_Short exercise_: Please count the lines in the rows below that contain the string "treeline", and reply with that number alone.

_Supplied data_:
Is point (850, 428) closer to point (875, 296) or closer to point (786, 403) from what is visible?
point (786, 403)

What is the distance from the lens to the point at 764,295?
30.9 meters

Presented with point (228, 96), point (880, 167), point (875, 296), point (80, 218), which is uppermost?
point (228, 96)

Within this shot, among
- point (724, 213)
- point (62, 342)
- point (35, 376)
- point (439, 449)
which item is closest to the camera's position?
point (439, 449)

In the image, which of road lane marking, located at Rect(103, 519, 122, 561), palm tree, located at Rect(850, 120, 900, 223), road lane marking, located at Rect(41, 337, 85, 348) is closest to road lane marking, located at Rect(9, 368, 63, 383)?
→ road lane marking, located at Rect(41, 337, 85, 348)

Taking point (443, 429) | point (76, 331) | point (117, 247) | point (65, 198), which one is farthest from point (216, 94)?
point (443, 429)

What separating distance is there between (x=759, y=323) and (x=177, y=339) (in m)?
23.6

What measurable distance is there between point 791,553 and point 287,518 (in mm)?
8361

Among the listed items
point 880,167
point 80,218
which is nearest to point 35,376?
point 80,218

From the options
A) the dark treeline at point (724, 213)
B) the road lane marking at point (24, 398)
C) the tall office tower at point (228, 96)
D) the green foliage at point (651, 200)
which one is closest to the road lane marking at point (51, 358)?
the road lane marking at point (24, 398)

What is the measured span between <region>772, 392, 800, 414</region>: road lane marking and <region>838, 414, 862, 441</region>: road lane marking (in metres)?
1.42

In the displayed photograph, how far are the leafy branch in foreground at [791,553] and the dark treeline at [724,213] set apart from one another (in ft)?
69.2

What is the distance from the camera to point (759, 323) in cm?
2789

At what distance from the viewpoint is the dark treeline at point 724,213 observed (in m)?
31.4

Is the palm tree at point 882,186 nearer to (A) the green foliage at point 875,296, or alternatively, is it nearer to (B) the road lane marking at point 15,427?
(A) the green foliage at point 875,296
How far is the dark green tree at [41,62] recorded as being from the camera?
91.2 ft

---

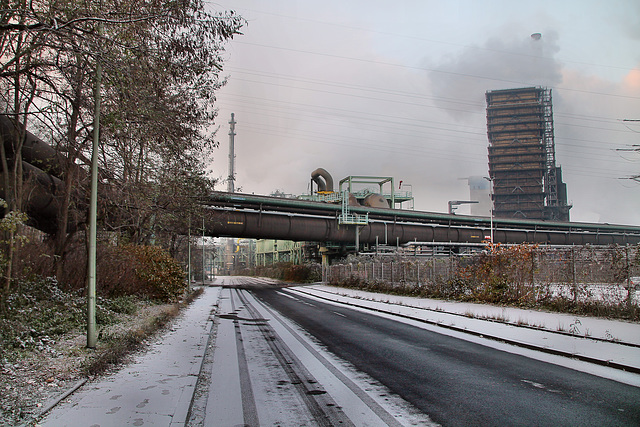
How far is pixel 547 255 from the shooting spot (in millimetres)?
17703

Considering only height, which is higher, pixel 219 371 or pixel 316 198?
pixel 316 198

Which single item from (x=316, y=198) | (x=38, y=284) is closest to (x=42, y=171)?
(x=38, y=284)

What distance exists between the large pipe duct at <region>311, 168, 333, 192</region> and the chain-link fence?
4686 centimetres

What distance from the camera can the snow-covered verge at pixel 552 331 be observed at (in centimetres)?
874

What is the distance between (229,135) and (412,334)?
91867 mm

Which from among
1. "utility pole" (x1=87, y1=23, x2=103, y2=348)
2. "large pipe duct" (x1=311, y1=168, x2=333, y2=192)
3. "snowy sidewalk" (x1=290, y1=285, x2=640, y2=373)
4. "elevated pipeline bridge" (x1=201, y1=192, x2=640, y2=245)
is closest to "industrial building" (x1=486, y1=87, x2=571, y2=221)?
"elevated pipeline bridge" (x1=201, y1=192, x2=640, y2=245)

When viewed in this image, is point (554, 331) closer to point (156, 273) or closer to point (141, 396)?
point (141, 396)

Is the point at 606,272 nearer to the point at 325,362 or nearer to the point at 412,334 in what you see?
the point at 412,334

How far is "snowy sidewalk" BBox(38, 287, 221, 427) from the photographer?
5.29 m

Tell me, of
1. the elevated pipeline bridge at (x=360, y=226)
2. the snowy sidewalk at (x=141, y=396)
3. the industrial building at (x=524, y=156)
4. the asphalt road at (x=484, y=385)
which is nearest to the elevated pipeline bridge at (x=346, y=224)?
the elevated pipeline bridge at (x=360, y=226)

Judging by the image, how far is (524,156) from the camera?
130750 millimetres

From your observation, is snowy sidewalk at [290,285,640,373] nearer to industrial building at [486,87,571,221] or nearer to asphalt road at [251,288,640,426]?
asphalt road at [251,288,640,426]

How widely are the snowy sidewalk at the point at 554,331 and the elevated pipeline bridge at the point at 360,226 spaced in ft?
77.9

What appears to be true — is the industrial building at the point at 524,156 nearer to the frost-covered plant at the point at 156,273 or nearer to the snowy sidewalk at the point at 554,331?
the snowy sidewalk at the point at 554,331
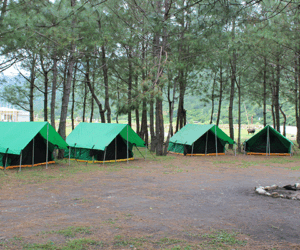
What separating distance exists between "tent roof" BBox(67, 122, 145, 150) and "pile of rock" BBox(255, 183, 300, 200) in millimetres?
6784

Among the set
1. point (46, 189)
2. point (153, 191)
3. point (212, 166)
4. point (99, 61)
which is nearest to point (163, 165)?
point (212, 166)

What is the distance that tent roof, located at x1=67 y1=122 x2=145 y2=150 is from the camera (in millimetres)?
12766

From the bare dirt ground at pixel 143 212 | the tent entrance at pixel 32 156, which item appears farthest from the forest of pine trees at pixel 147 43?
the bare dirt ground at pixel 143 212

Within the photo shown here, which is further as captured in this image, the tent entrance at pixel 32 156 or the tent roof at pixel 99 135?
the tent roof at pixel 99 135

_Solved exercise_: 3